(Stored items from a collection)

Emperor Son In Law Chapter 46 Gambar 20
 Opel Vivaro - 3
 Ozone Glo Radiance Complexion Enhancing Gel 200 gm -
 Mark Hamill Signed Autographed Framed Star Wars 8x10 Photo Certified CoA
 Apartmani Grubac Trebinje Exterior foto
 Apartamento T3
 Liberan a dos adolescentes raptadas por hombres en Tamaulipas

WHAT TO PRODUCE :: Copy out every row above word for word, in the same order.

EXERCISE SOLUTION ::
Emperor Son In Law Chapter 46 Gambar 20
 Opel Vivaro - 3
 Ozone Glo Radiance Complexion Enhancing Gel 200 gm -
 Mark Hamill Signed Autographed Framed Star Wars 8x10 Photo Certified CoA
 Apartmani Grubac Trebinje Exterior foto
 Apartamento T3
 Liberan a dos adolescentes raptadas por hombres en Tamaulipas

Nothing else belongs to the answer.